Here's to a sweet 6 month old who gives and receives so many smiles.
Sister Abenah is a sweet tempered til hungry,
must be in the middle of the action,
feed me whatever you are eating,
take me wherever you are going,
make that silly face again,
nose pinching,
hair pulling,
glasses nabbing,
little lady.
She has conquered rolling and scooting backwards.
She ventures onto her knees sometimes but bellyflops back down quickly.
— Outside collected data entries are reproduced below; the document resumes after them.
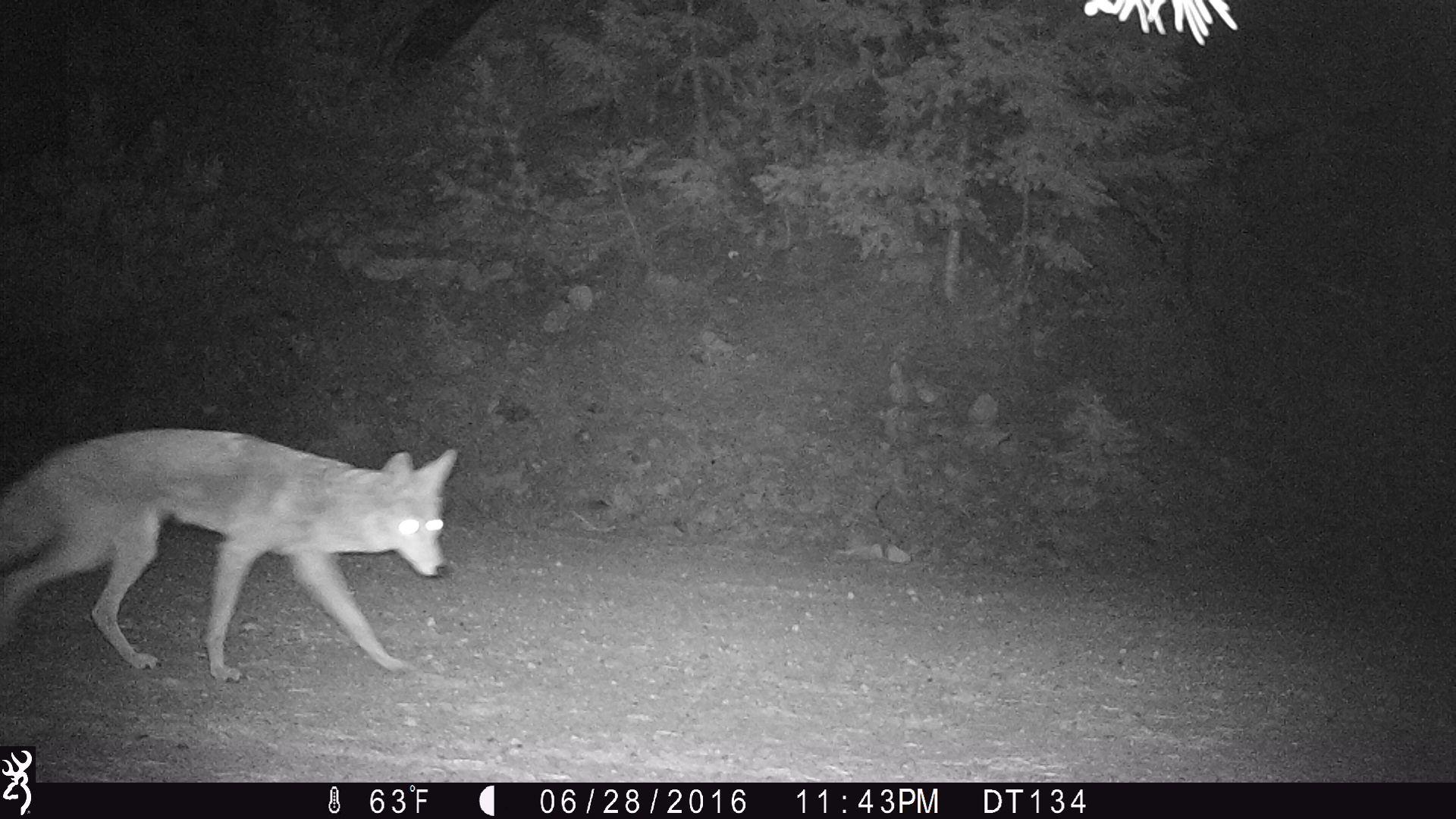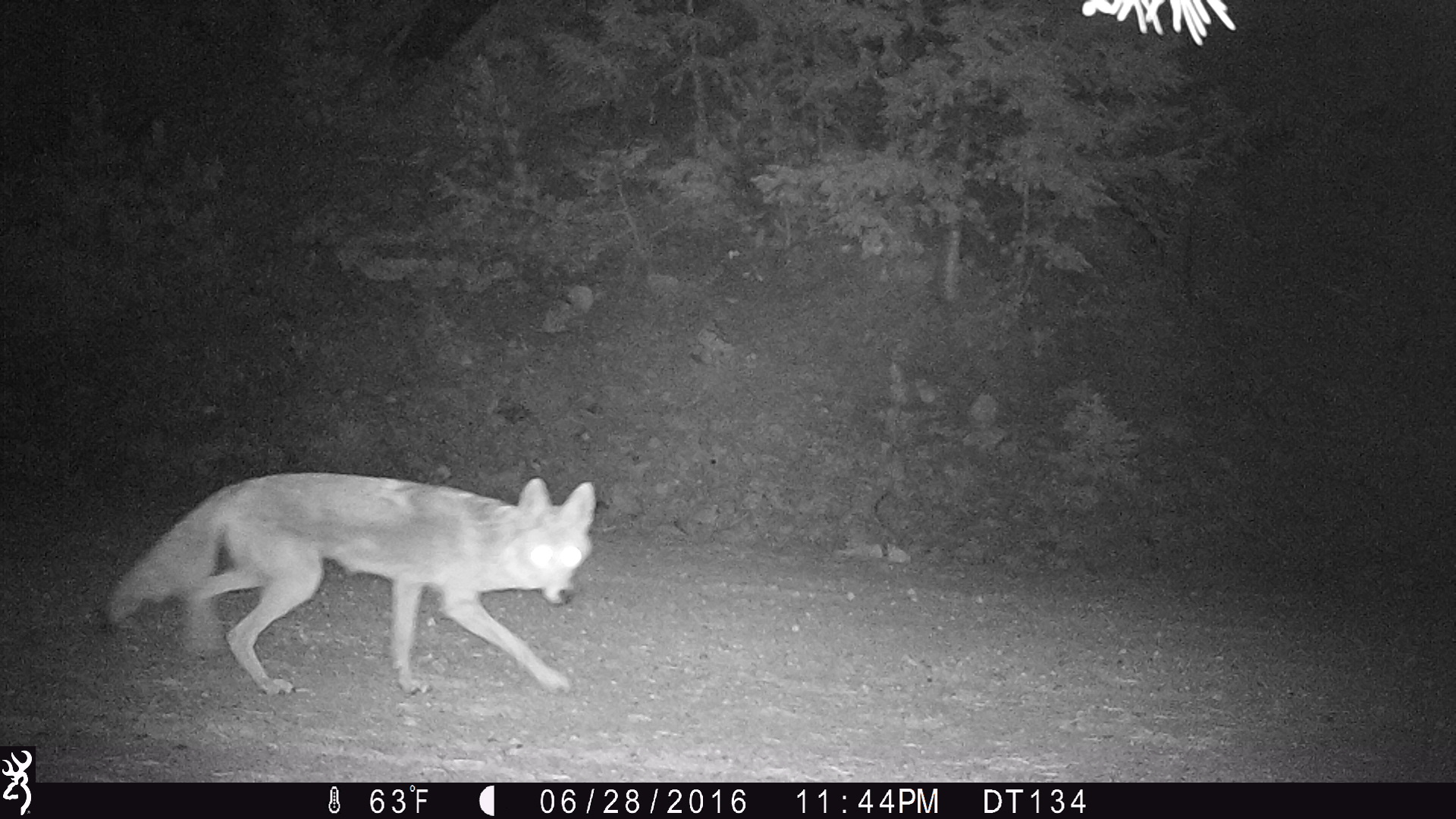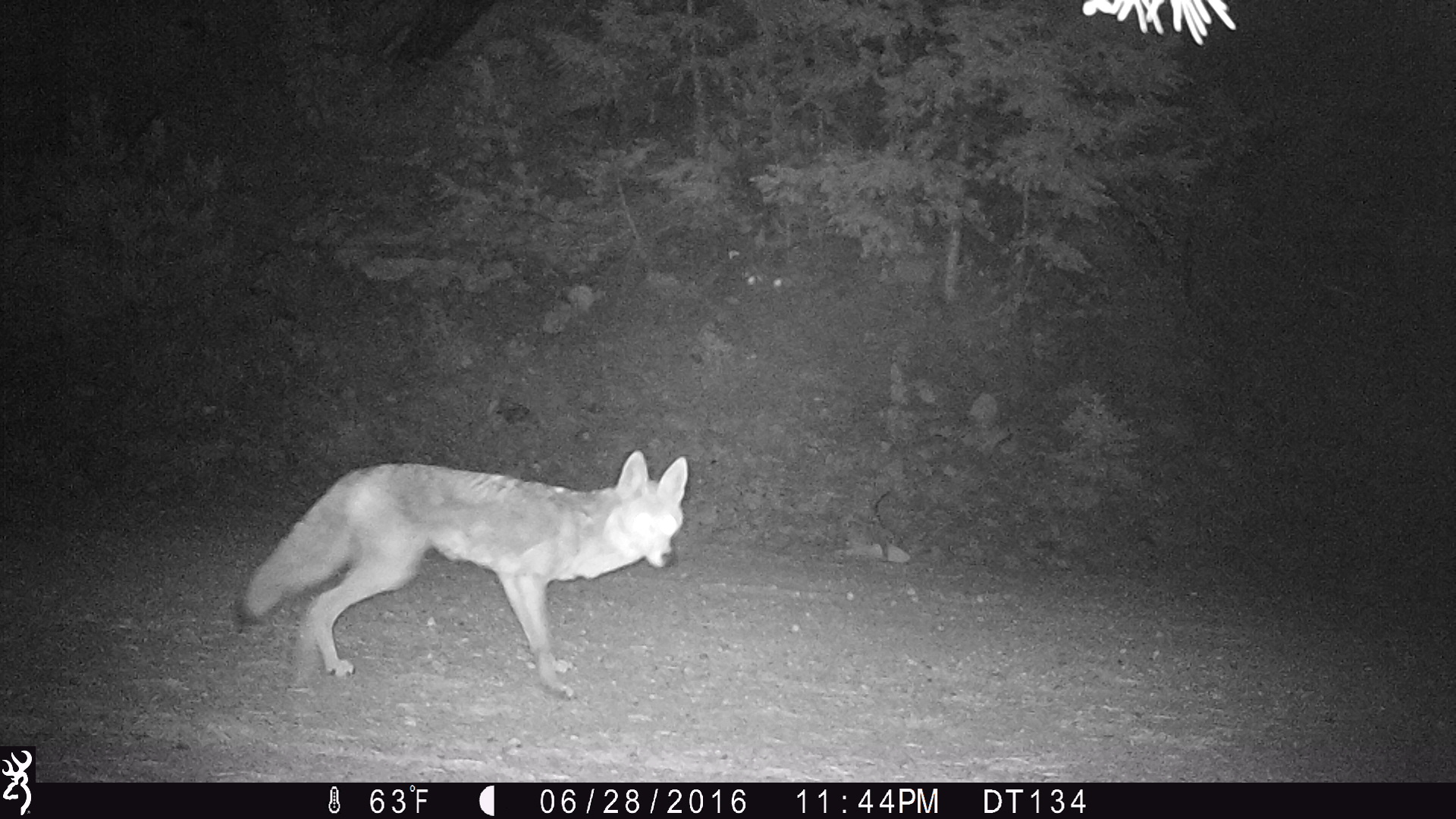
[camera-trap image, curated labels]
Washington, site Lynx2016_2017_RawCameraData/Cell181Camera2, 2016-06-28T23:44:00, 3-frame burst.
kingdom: Animalia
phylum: Chordata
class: Mammalia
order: Carnivora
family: Canidae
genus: Canis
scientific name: Canis latrans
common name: coyote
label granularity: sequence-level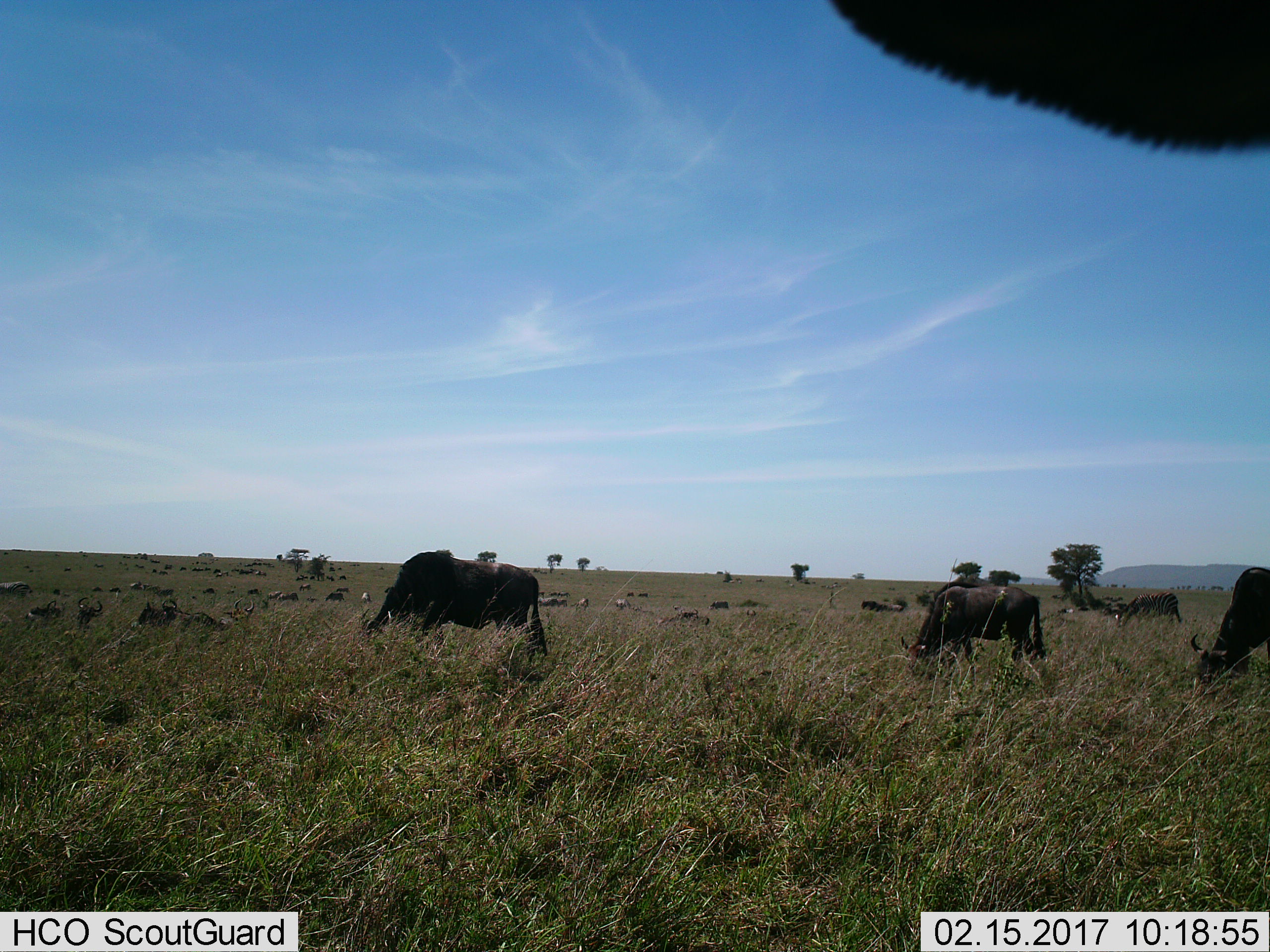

She loves baths in the sink when the dishes are done.
She loves meals by Elle & baths by Max.
She is the sweet strawberry of her Daddy's eye.
I lean in to every sticky fingered snuggle, as she rubs her spitty chin into my neck.
This child. This one we have prayed and hoped for.
She is an enormous blessing wrapped up in sparkly eyes and sweet pink skin.
 And these children.
Though they've grown past the age of baby, they are a sweet treat.

Thanks to Benita for the props!

Benita Meyers is a sweet friend from South Africa who has blessed me with her photography talent and hospitality. Her testimony of God's work in her life and marriage in an encouragement to me. Thanks,Benita!